__About this task__
Wherever the word "English" appears in a line of the records, copy that line.

··· Provided records

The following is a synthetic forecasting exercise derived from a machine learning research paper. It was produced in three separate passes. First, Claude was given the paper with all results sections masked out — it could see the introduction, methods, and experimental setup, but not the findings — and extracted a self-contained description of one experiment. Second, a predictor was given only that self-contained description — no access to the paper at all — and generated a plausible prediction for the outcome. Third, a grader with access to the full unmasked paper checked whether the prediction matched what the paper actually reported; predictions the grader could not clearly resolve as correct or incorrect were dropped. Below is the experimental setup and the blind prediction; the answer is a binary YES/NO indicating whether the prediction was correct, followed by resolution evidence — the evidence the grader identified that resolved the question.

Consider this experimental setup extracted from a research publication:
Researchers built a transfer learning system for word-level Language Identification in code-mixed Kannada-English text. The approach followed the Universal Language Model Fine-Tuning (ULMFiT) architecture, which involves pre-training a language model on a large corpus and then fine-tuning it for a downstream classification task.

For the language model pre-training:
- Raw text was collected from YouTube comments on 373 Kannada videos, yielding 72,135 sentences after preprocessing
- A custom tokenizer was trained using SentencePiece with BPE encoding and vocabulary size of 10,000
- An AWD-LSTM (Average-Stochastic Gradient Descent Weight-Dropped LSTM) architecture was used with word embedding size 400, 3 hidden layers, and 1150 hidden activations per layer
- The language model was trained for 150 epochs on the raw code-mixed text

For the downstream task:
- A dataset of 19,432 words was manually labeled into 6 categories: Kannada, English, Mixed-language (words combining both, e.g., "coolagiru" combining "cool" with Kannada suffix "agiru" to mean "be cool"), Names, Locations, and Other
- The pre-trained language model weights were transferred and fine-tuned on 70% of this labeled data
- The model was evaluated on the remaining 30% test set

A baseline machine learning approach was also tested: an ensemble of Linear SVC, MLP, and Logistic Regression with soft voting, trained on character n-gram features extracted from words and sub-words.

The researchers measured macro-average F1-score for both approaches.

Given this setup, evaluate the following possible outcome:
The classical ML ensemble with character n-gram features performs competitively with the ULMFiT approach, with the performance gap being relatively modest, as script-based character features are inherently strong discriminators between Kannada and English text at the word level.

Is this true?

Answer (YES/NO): NO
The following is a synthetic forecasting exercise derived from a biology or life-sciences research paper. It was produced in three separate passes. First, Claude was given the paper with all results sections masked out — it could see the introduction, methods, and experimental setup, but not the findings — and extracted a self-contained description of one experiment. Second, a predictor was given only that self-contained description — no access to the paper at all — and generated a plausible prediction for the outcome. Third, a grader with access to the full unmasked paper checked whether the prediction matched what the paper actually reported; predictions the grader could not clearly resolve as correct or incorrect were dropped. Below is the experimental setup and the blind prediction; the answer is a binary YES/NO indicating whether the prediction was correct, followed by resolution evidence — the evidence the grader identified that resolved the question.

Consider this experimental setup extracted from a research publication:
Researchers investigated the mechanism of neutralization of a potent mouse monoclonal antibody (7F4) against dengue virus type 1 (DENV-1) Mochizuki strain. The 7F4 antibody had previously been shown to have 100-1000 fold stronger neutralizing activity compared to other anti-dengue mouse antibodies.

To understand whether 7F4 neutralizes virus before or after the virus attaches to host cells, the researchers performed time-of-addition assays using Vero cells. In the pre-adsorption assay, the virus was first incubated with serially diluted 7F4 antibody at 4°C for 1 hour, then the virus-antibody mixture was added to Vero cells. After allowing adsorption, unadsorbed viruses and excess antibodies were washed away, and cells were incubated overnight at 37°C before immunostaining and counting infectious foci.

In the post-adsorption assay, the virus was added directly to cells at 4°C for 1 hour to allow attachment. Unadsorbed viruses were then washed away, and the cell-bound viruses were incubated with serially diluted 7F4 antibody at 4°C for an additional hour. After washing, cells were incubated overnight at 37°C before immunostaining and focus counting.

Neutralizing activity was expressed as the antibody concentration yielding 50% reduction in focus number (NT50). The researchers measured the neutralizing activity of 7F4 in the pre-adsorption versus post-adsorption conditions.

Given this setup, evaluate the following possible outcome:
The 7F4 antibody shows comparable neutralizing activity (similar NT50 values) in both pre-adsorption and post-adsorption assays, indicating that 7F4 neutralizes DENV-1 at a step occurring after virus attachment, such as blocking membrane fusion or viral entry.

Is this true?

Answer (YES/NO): NO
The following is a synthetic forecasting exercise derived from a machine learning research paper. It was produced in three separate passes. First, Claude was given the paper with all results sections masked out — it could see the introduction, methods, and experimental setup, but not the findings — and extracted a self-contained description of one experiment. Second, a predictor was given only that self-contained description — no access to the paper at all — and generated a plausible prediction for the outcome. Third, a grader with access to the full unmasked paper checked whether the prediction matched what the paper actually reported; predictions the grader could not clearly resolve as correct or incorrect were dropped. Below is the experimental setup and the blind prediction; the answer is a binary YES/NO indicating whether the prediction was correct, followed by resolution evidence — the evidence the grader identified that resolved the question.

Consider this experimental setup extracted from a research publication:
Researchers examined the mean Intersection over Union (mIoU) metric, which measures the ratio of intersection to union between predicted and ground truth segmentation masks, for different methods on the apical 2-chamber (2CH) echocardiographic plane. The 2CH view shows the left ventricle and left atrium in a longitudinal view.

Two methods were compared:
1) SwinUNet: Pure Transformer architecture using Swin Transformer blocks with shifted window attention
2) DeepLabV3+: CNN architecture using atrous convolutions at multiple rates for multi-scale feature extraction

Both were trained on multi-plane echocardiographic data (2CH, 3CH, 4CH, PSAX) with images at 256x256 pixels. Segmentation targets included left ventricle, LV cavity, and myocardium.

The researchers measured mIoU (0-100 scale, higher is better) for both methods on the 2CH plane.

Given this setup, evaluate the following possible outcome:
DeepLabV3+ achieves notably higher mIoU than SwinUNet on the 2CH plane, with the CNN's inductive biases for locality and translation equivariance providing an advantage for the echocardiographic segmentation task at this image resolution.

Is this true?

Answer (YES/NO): YES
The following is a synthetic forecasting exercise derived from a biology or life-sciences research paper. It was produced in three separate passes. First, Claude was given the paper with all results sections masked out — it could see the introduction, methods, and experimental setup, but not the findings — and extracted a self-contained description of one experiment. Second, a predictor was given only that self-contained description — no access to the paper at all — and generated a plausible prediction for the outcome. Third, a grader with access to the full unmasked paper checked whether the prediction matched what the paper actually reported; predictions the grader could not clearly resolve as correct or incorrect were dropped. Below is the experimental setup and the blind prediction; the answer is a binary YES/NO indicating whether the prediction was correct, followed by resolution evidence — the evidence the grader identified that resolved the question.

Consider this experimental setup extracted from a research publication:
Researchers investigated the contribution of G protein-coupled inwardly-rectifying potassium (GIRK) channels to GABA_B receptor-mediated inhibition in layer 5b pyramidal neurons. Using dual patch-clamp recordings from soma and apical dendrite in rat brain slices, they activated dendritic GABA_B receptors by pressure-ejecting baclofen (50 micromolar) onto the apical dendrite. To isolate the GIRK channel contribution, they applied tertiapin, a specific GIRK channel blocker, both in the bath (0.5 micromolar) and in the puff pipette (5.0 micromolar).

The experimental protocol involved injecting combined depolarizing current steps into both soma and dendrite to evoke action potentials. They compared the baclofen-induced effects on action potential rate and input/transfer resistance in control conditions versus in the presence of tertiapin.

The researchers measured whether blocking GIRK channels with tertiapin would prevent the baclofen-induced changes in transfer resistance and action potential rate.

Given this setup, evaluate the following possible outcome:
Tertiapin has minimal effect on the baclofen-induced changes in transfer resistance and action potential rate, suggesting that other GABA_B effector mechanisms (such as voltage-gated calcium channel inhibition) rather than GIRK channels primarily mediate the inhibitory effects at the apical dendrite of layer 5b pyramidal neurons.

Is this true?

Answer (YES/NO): NO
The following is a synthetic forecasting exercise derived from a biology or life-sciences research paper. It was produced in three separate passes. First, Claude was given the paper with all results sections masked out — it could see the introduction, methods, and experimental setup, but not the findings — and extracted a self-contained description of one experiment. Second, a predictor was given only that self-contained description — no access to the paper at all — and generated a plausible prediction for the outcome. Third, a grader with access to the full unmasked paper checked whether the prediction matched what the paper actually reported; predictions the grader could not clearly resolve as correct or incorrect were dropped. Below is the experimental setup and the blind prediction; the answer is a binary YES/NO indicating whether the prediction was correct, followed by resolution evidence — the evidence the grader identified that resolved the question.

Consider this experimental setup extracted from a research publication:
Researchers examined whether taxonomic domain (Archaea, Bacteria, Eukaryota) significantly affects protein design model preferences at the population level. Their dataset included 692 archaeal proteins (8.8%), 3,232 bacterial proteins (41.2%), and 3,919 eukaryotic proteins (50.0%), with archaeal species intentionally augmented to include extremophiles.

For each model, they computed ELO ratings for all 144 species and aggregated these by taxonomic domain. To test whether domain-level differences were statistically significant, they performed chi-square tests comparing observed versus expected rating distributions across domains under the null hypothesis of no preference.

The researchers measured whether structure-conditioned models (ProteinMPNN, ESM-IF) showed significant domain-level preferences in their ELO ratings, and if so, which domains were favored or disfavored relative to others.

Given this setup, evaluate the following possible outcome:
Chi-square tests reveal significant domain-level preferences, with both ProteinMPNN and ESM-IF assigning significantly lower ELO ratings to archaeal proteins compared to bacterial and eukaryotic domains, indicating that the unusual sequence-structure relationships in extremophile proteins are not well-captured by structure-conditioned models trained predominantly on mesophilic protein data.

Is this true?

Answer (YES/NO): NO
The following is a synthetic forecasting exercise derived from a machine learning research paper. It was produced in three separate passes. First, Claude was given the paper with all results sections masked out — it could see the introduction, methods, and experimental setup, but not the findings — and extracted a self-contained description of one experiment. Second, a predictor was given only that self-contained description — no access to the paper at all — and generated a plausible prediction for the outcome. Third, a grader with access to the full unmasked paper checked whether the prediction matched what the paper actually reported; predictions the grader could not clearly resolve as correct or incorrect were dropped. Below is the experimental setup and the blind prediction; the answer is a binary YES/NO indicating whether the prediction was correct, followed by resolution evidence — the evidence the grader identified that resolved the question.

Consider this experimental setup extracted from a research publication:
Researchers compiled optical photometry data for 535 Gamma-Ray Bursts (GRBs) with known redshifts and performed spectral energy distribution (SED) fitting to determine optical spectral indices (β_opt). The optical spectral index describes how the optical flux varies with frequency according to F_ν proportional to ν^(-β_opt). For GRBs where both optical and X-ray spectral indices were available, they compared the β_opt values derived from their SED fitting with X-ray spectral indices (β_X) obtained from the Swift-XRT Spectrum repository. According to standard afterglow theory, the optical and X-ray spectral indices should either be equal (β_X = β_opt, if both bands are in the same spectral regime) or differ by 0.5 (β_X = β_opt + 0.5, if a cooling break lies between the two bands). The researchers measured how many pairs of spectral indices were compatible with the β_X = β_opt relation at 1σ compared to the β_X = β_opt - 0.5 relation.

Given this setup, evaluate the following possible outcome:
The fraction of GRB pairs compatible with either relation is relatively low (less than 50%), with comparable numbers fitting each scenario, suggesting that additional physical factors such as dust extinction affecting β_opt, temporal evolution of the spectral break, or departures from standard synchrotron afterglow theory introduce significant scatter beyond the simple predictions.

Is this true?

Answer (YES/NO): NO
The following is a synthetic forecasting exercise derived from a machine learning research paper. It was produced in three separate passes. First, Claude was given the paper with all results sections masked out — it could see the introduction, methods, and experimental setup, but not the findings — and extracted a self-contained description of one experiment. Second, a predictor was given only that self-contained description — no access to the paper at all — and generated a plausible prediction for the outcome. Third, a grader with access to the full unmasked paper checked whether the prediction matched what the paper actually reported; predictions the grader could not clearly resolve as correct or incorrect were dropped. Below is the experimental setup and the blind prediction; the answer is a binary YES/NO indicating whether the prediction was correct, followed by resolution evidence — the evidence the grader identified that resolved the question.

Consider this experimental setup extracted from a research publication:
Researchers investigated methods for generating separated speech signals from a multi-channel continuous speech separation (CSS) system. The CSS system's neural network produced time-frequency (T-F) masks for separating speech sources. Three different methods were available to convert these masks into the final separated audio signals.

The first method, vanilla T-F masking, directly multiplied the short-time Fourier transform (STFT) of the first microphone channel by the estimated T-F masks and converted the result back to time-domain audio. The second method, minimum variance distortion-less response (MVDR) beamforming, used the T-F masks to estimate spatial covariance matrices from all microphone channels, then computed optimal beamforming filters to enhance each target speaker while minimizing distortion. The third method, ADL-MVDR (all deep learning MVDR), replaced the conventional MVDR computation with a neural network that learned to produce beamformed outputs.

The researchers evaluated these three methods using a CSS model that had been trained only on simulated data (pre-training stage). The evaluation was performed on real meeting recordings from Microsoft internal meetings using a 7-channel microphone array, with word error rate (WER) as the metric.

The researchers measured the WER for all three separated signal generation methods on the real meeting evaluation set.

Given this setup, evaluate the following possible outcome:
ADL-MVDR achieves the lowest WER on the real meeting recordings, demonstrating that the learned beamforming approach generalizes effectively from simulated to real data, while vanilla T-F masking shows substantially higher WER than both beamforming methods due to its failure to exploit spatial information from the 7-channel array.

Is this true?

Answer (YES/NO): NO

······

__Result__
Researchers built a transfer learning system for word-level Language Identification in code-mixed Kannada-English text. The approach followed the Universal Language Model Fine-Tuning (ULMFiT) architecture, which involves pre-training a language model on a large corpus and then fine-tuning it for a downstream classification task.
- A dataset of 19,432 words was manually labeled into 6 categories: Kannada, English, Mixed-language (words combining both, e.g., "coolagiru" combining "cool" with Kannada suffix "agiru" to mean "be cool"), Names, Locations, and Other
The classical ML ensemble with character n-gram features performs competitively with the ULMFiT approach, with the performance gap being relatively modest, as script-based character features are inherently strong discriminators between Kannada and English text at the word level.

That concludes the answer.